§ **MATERIAL SUPPLIED**
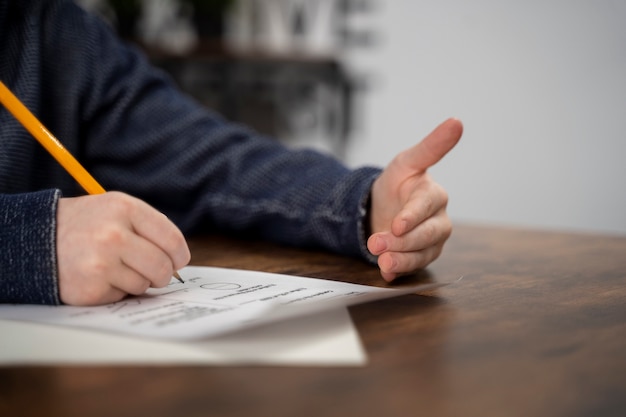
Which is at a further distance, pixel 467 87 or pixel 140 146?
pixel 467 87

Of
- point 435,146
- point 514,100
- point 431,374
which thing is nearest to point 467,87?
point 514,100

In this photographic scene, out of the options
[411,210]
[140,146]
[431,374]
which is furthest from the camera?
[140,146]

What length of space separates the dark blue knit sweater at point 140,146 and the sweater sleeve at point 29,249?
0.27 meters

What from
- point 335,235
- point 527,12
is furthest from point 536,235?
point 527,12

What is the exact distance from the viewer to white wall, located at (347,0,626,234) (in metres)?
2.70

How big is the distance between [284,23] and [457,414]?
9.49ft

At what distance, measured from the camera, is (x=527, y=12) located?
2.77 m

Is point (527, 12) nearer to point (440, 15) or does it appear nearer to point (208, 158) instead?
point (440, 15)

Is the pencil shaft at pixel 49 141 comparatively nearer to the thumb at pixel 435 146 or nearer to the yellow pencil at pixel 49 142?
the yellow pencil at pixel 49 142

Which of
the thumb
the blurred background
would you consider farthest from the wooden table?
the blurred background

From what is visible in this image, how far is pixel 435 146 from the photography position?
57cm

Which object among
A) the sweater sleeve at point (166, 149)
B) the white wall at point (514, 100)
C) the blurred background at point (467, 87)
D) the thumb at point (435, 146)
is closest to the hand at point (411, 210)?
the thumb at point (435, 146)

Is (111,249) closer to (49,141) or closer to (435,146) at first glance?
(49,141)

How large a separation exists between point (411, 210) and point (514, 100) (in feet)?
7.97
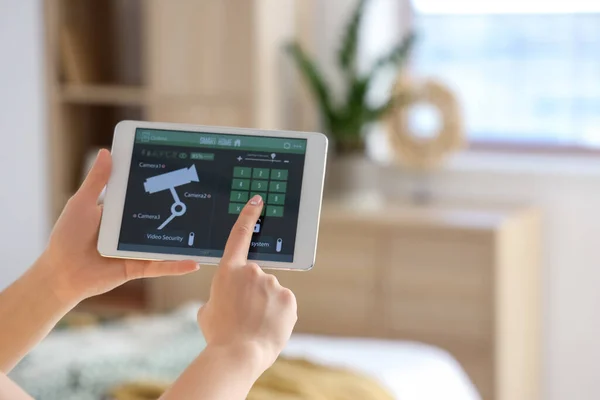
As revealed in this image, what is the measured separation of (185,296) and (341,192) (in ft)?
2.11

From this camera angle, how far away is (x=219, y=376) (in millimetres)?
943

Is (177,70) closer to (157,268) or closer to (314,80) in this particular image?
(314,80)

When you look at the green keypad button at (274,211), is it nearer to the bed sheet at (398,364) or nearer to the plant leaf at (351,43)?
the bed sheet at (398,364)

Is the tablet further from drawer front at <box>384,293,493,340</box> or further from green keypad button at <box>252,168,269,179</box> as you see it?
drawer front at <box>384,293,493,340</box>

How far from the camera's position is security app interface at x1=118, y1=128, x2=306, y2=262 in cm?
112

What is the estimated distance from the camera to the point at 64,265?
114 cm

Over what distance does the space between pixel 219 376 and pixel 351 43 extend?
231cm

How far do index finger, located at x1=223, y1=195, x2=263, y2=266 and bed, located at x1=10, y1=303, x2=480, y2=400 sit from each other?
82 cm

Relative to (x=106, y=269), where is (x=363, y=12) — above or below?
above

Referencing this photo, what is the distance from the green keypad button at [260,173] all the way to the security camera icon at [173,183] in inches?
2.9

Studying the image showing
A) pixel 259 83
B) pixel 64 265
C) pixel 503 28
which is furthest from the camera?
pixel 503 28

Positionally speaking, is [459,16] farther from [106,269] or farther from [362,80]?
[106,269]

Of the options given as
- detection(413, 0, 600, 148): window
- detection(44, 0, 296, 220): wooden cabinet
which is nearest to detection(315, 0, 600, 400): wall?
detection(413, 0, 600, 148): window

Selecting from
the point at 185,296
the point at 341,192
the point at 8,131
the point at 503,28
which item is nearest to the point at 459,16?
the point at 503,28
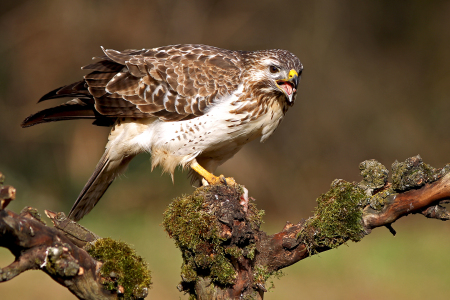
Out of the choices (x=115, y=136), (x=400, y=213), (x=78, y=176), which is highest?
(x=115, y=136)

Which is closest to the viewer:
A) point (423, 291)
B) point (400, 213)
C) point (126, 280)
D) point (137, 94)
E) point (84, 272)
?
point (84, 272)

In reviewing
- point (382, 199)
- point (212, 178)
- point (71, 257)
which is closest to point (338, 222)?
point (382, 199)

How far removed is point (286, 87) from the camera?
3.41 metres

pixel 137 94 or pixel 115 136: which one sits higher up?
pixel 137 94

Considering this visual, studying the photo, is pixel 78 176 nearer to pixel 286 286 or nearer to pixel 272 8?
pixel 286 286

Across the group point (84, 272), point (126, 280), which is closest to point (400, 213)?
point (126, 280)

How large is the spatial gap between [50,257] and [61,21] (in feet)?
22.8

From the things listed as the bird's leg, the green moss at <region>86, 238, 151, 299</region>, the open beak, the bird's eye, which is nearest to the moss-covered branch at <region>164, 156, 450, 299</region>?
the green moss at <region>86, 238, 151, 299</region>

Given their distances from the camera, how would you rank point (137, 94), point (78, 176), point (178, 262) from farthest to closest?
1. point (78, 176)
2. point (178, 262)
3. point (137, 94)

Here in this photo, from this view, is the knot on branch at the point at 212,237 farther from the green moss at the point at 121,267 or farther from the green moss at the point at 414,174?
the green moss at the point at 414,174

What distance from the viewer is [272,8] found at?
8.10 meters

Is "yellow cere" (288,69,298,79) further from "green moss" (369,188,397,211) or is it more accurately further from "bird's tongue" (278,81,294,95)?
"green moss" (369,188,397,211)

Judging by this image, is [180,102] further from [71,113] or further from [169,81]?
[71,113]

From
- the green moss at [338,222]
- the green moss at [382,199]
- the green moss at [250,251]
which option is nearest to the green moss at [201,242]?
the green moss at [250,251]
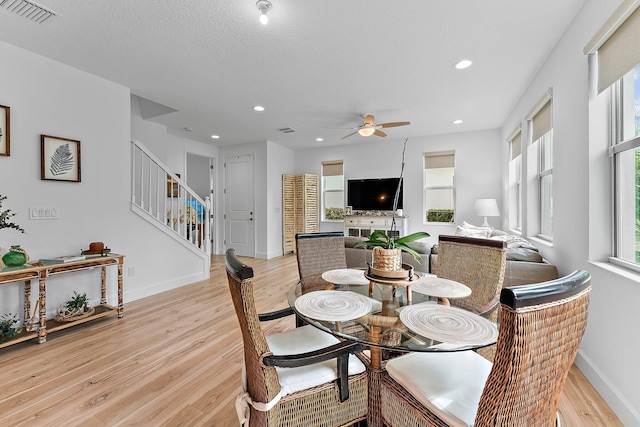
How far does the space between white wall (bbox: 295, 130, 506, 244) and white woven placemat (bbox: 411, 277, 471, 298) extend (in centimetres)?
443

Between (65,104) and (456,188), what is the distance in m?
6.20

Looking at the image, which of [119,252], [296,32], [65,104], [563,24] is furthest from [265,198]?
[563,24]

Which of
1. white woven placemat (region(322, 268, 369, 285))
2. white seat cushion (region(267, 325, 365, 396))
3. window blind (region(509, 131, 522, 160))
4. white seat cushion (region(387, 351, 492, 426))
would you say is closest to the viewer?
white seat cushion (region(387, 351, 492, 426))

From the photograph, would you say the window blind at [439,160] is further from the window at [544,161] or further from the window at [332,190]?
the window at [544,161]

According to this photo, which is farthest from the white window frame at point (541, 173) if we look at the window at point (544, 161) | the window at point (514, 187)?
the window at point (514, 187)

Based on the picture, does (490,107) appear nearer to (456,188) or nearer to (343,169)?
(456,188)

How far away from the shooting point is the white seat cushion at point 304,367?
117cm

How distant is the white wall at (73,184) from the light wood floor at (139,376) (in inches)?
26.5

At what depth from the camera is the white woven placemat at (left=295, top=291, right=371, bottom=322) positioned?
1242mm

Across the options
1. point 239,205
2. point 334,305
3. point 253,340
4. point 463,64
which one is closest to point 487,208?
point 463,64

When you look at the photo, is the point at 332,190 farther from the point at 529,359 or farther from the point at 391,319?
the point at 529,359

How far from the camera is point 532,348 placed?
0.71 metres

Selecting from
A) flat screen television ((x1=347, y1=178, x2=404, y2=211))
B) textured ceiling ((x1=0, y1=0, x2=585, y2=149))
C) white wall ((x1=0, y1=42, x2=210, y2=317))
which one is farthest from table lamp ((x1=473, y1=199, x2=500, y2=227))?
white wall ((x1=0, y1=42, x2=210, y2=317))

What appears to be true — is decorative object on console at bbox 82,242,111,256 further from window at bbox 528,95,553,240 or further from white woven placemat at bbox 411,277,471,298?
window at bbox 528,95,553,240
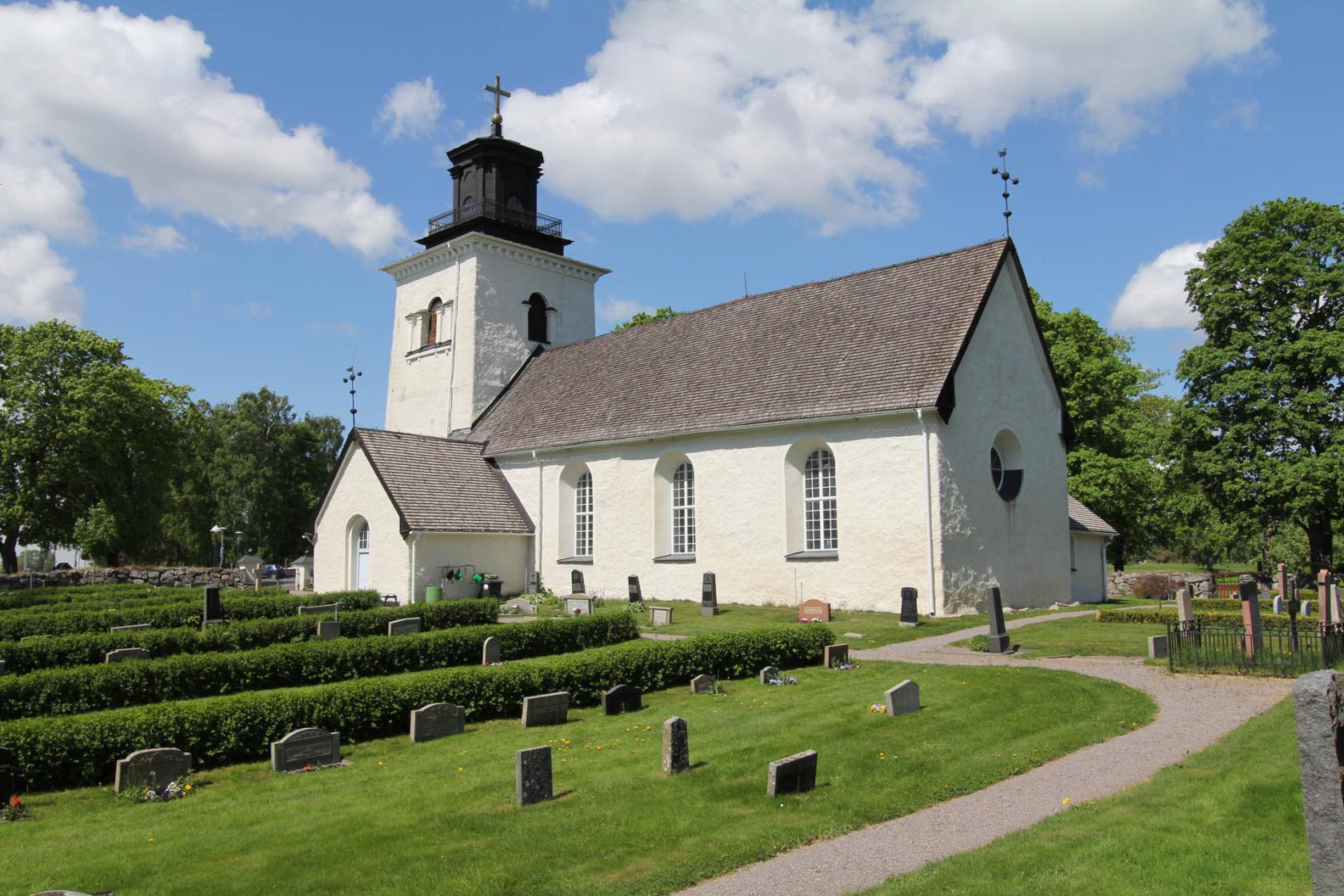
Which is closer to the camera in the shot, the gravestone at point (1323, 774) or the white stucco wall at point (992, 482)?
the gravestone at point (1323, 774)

* * *

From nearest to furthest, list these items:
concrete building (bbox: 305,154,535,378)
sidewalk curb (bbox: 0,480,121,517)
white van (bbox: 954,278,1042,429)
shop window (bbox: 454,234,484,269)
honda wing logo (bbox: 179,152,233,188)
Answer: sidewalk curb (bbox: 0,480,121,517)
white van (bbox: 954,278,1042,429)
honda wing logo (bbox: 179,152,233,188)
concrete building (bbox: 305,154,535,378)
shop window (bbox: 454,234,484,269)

---

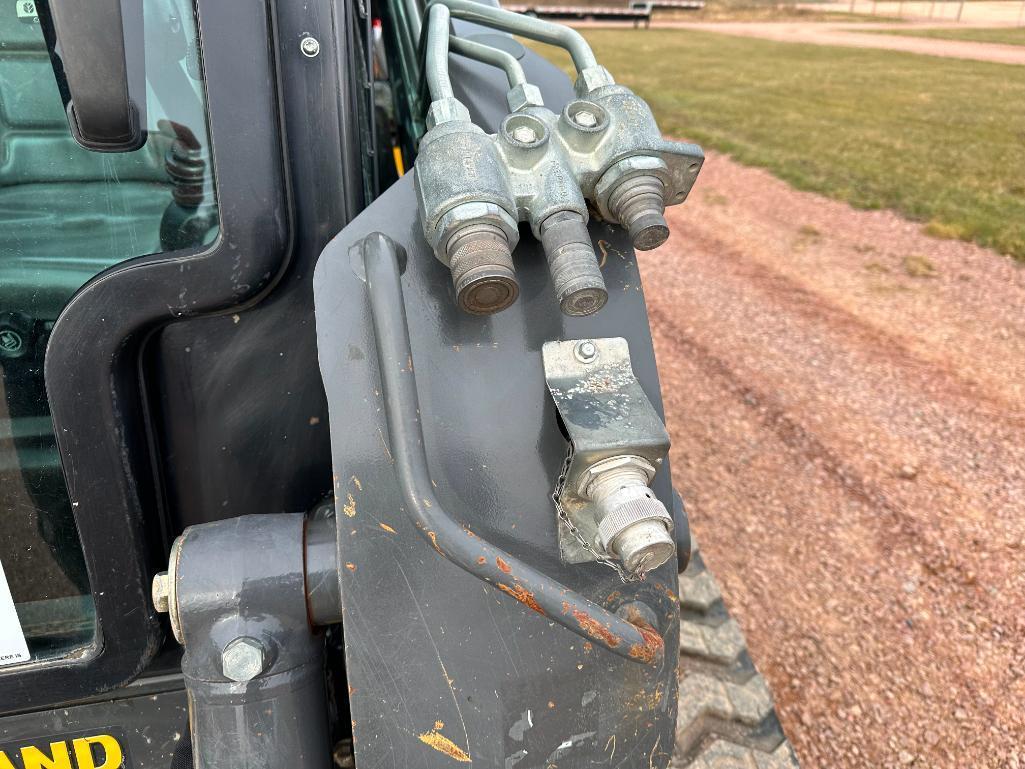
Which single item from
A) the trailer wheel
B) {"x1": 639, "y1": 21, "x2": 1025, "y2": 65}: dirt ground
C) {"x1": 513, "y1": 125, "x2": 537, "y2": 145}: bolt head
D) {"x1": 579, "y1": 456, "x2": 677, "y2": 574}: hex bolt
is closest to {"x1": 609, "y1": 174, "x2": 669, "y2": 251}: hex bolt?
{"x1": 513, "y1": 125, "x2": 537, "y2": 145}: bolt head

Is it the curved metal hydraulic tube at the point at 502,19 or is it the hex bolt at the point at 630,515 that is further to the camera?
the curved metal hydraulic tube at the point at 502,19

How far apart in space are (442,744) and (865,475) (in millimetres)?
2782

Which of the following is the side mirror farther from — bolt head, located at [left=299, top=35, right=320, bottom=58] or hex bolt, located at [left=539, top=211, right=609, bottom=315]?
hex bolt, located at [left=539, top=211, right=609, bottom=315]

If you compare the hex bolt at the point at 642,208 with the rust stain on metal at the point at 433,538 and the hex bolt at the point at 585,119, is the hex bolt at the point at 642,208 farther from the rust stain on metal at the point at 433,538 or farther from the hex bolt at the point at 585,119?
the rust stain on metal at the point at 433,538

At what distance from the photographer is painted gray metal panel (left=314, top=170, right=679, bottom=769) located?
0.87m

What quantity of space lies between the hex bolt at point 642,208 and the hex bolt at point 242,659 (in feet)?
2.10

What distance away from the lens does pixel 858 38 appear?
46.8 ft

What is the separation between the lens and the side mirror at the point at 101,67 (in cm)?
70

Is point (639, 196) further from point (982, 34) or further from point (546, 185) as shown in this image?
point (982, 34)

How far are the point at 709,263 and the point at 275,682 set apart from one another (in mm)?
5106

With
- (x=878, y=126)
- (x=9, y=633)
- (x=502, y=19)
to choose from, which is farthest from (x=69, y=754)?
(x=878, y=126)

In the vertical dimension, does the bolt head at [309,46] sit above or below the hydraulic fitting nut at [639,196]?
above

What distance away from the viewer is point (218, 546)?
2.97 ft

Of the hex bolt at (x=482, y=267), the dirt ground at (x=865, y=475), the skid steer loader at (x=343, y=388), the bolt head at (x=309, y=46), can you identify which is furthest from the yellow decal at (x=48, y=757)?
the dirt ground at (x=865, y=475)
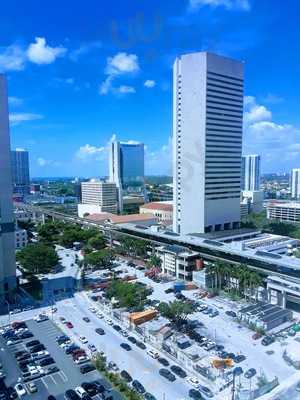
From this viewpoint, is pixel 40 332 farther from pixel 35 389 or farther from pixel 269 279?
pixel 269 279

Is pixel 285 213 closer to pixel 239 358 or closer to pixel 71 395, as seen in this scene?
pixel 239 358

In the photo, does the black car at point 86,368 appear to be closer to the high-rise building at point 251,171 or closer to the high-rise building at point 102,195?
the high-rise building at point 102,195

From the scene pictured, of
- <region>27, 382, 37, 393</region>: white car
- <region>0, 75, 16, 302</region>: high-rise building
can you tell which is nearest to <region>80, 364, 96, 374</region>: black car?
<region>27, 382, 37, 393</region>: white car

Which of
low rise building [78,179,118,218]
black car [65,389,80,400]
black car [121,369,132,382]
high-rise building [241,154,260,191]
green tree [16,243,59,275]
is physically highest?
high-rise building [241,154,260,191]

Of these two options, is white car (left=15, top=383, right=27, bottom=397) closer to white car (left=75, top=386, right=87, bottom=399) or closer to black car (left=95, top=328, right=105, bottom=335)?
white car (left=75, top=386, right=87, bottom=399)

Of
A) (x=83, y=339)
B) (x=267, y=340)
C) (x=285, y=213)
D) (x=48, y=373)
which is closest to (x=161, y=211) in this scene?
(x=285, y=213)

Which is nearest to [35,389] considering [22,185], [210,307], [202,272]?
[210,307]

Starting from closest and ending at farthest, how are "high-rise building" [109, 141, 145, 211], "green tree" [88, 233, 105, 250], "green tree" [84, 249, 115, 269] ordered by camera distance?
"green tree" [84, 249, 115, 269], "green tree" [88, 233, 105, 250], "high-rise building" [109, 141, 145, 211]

§ **WHAT TO PRODUCE**
Copy the material word for word, starting at the line that contains "Which is at" and ending at the line that contains "0.27 meters", both lines included.

§ **RESPONSE**
Which is at a further distance, pixel 467 87 or pixel 140 146?
pixel 467 87

Of
- point 435,146
- point 514,100
- point 431,374
which thing is nearest to point 467,87?
point 514,100

In this photographic scene, out of the options
[411,210]
[140,146]
[431,374]
which is furthest from the camera?
[140,146]

What length of space separates the dark blue knit sweater at point 140,146 and the sweater sleeve at point 29,249?
0.27 meters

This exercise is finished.